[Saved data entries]
=== Begin Enclosure ===
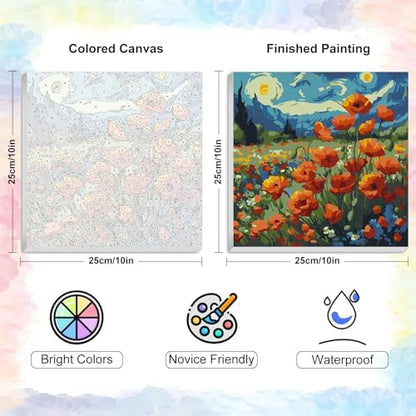 Yezavesu Framed Paint by Numbers Kit for Adults Starry Night, Flowers - Image 3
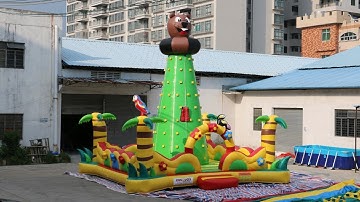 7m high jungle bear kids inflatable rock climbing wall for outdoor games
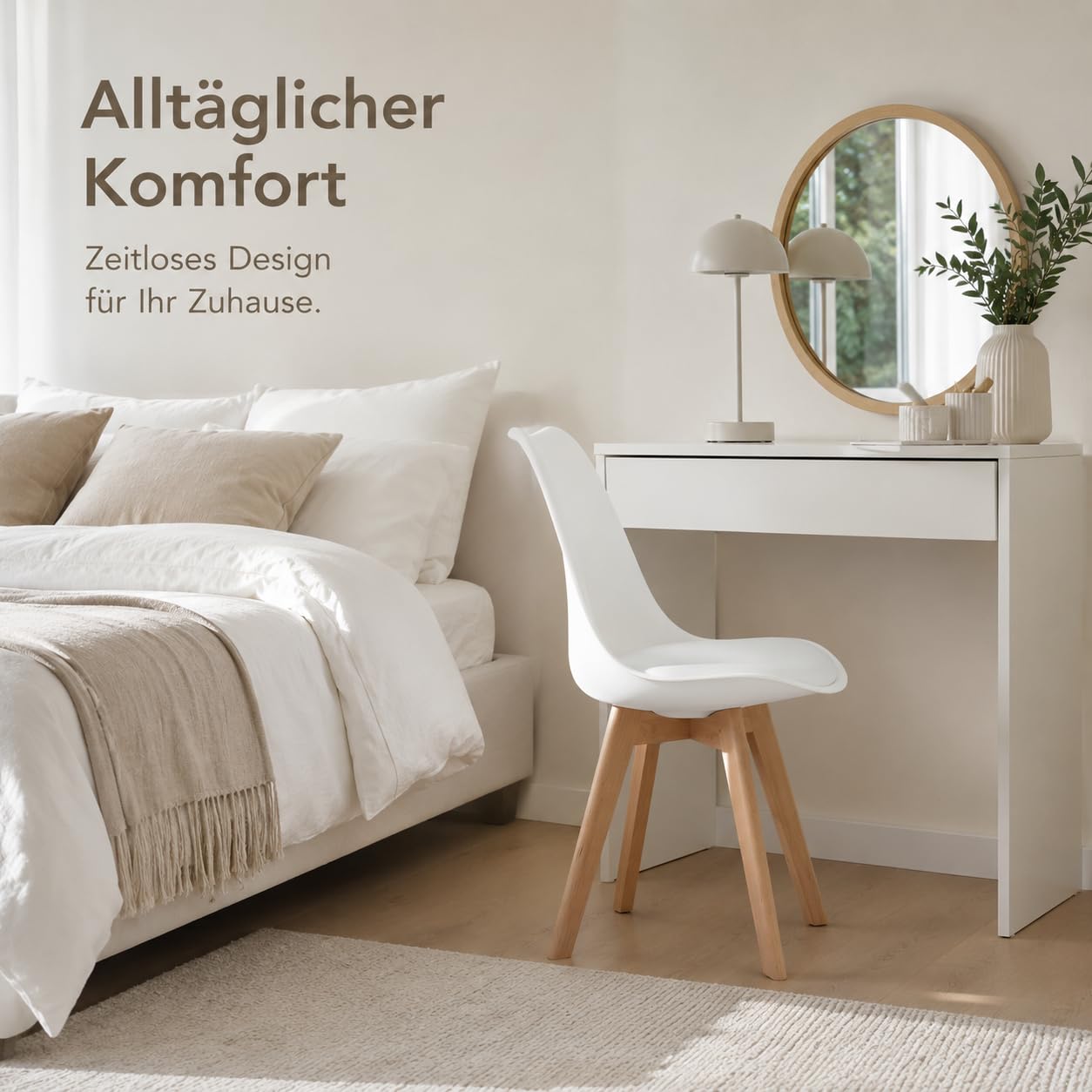 EGGREE 2er Set Esszimmerstühle mit Massivholz Buche Bein SGS Geprüfter, Retro Design Gepolsterter Stuhl Küchenstuhl Holz, Weiß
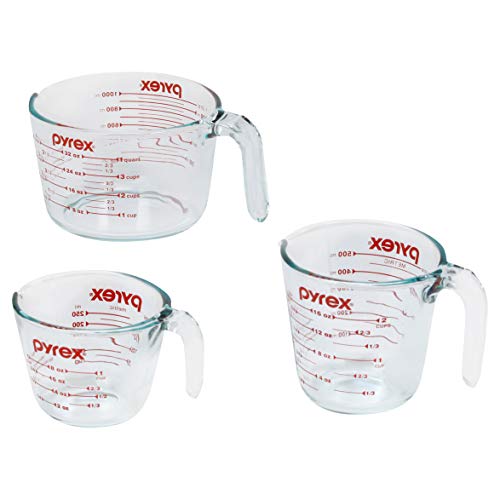 3-Piece Tempered Glass Measuring Cup Set (1, 2 & 4 Cup) for Cooking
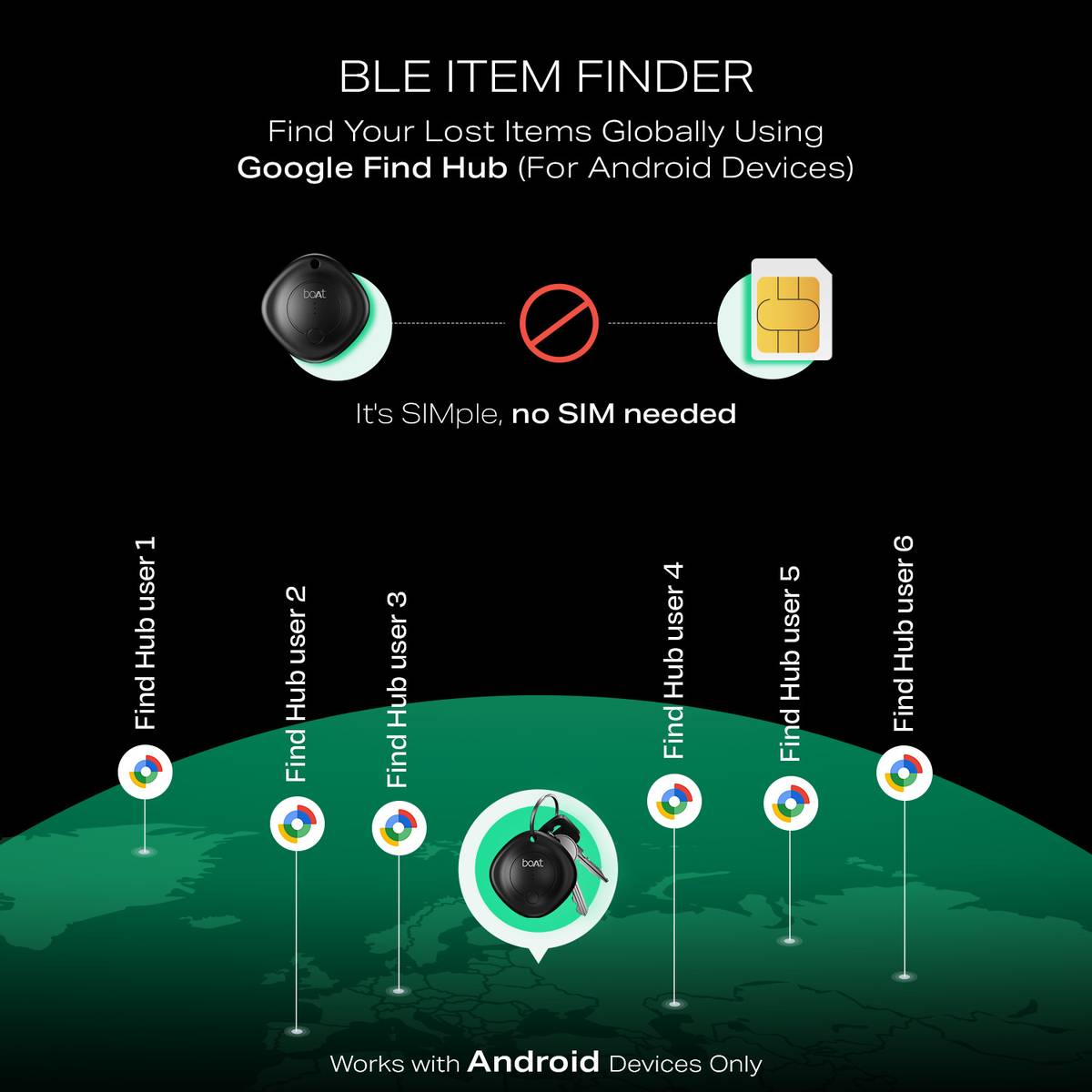 Tag, Item Finder for Android Devices, Google Find Hub App Support, 80dB Alarm Location Smart Tracker — photo 2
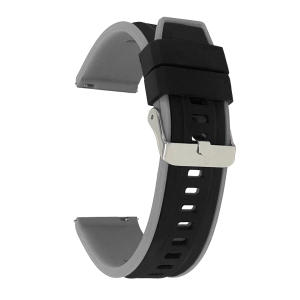 Bandini Quick Release Two-Tone Rubber Silicone Smart Watch Strap For Garmin Forerunner, Vivoactive 4 - 22mm, Black / Grey / Silver Buckle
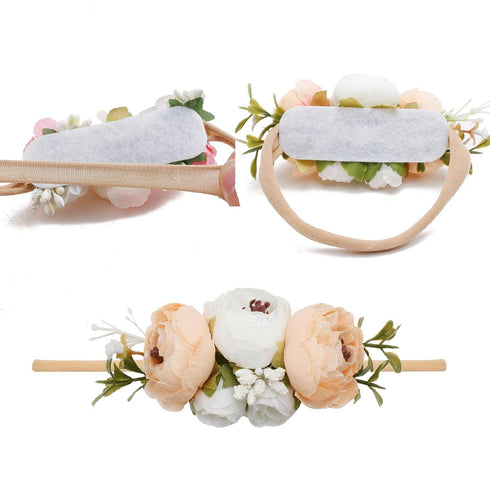 Baby Girl Floral Headbands - 3pcs Handmade Nylon Headband Flower Crown, Newborn Toddler Hair Accessories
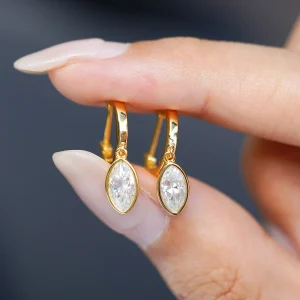 Luxury 100% Real 18k Gold Women's Horse-eye-shaped Diamond Stud Moissanite Earrings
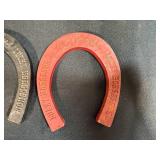 Vintage Western Collectibles Lot with Roy Rogers Horseshoes, Toy Horse, Wagon, Wall Art, and Cowboy Mug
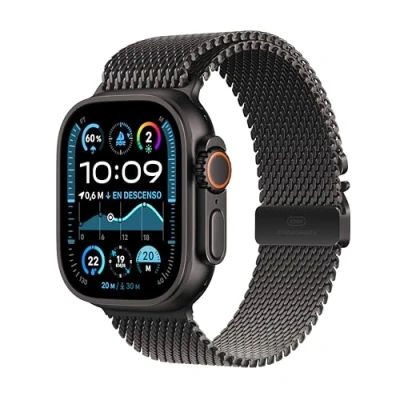 Imagen de Apple Watch Ultra 2 (2024), GPS + Cellular, 49 mm, Caja de Titanio Negro, Gesto doble toque, Correa Titanium Milanese Loop Negra, Talla M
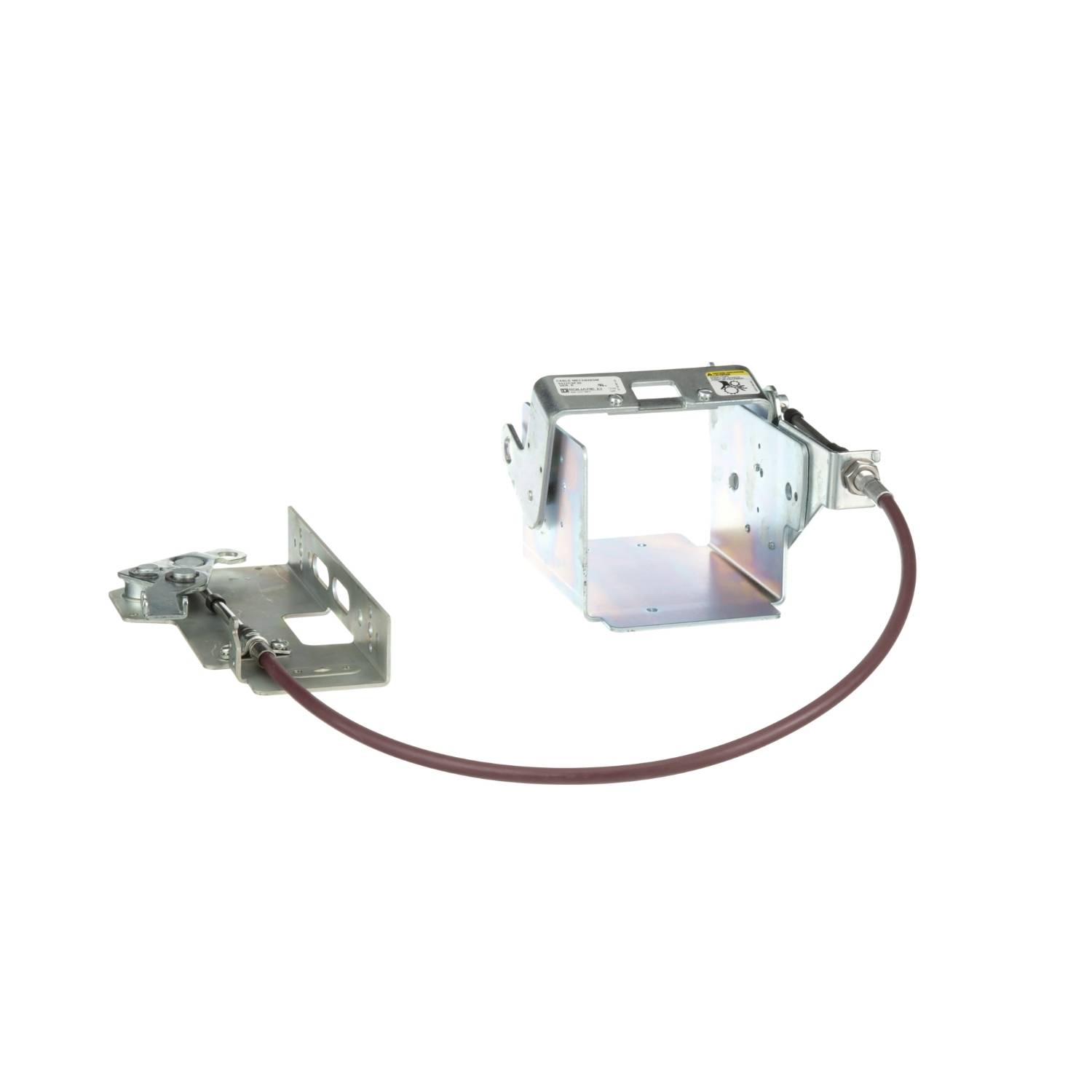 Metallhalterung mit rotem Kabel verbunden, geeignet für elektrische Installationen.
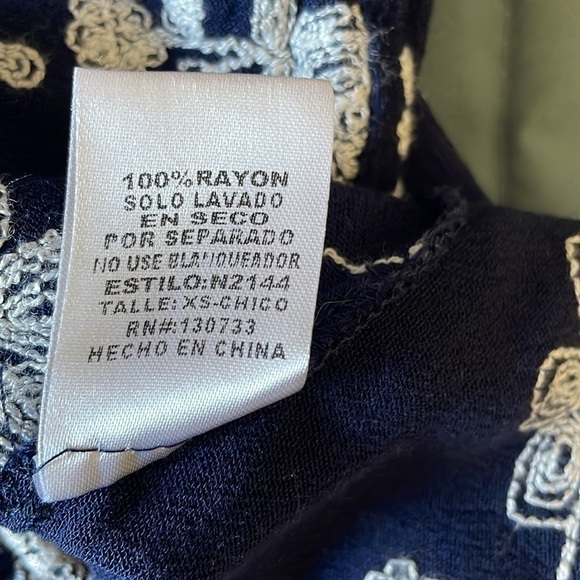 Boho Embroidered Mini Dress XS Bell Navy Swing Loose Classy Altar’d State Hippie - Picture 16 of 16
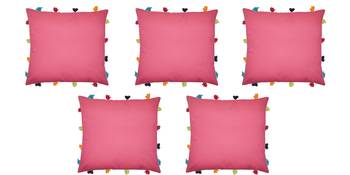 Lushomes Pink Sofa Cushion Cover Online with Colorful Tassels (Pack of 5 Pcs, 14 x 14 inches) 1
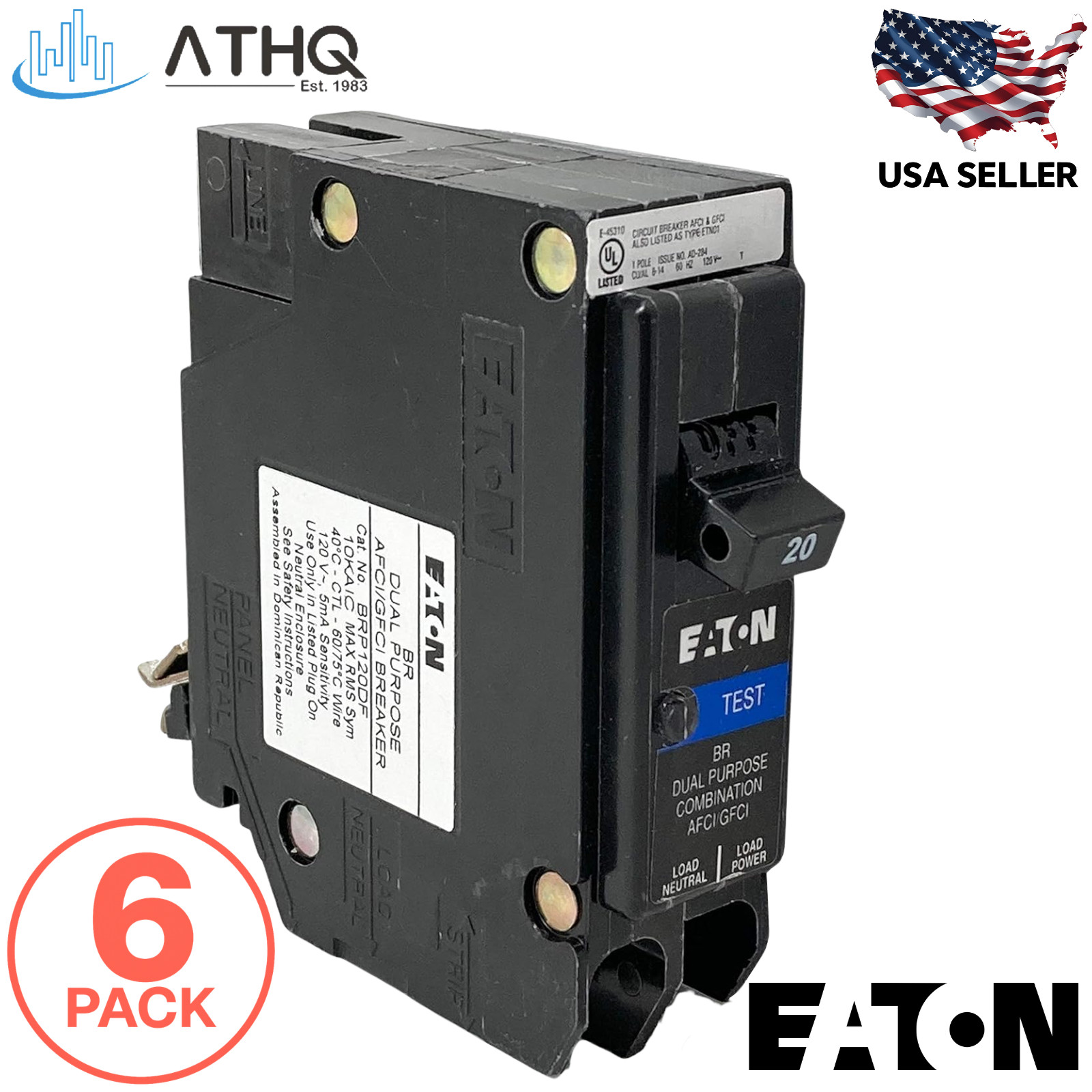 PACK OF 6 Eaton BRP120DF Dual Function AFCI GFCI Plug-On Neutral Breaker 20A NEW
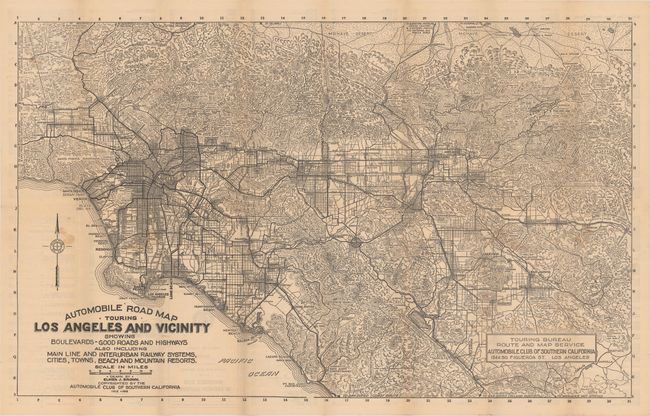 Automobile Road Map Touring Los Angeles... [with] Automobile Road Map Touring Los Angeles... [and] Map Showing Congested and Business District of the City of Los Angeles... [and] Principal Automobile Routes In and Out of Los Angeles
=== End Enclosure ===
**TASK BRIEF:** Render the listing above as a Markdown table with the columns "Row" and "Entry", where "Row" holds the line number and "Entry" holds the caption text, leaving out blank lines and the pictures.

**RESPONSE AREA:**
| Row | Entry |
|---|---|
| 1 |  Yezavesu Framed Paint by Numbers Kit for Adults Starry Night, Flowers - Image 3 |
| 2 |  7m high jungle bear kids inflatable rock climbing wall for outdoor games |
| 3 |  EGGREE 2er Set Esszimmerstühle mit Massivholz Buche Bein SGS Geprüfter, Retro Design Gepolsterter Stuhl Küchenstuhl Holz, Weiß |
| 4 |  3-Piece Tempered Glass Measuring Cup Set (1, 2 & 4 Cup) for Cooking |
| 5 |  Tag, Item Finder for Android Devices, Google Find Hub App Support, 80dB Alarm Location Smart Tracker — photo 2 |
| 6 |  Bandini Quick Release Two-Tone Rubber Silicone Smart Watch Strap For Garmin Forerunner, Vivoactive 4 - 22mm, Black / Grey / Silver Buckle |
| 7 |  Baby Girl Floral Headbands - 3pcs Handmade Nylon Headband Flower Crown, Newborn Toddler Hair Accessories |
| 8 |  Luxury 100% Real 18k Gold Women's Horse-eye-shaped Diamond Stud Moissanite Earrings |
| 9 |  Vintage Western Collectibles Lot with Roy Rogers Horseshoes, Toy Horse, Wagon, Wall Art, and Cowboy Mug |
| 10 |  Imagen de Apple Watch Ultra 2 (2024), GPS + Cellular, 49 mm, Caja de Titanio Negro, Gesto doble toque, Correa Titanium Milanese Loop Negra, Talla M |
| 11 |  Metallhalterung mit rotem Kabel verbunden, geeignet für elektrische Installationen. |
| 12 |  Boho Embroidered Mini Dress XS Bell Navy Swing Loose Classy Altar’d State Hippie - Picture 16 of 16 |
| 13 |  Lushomes Pink Sofa Cushion Cover Online with Colorful Tassels (Pack of 5 Pcs, 14 x 14 inches) 1 |
| 14 |  PACK OF 6 Eaton BRP120DF Dual Function AFCI GFCI Plug-On Neutral Breaker 20A NEW |
| 15 |  Automobile Road Map Touring Los Angeles... [with] Automobile Road Map Touring Los Angeles... [and] Map Showing Congested and Business District of the City of Los Angeles... [and] Principal Automobile Routes In and Out of Los Angeles |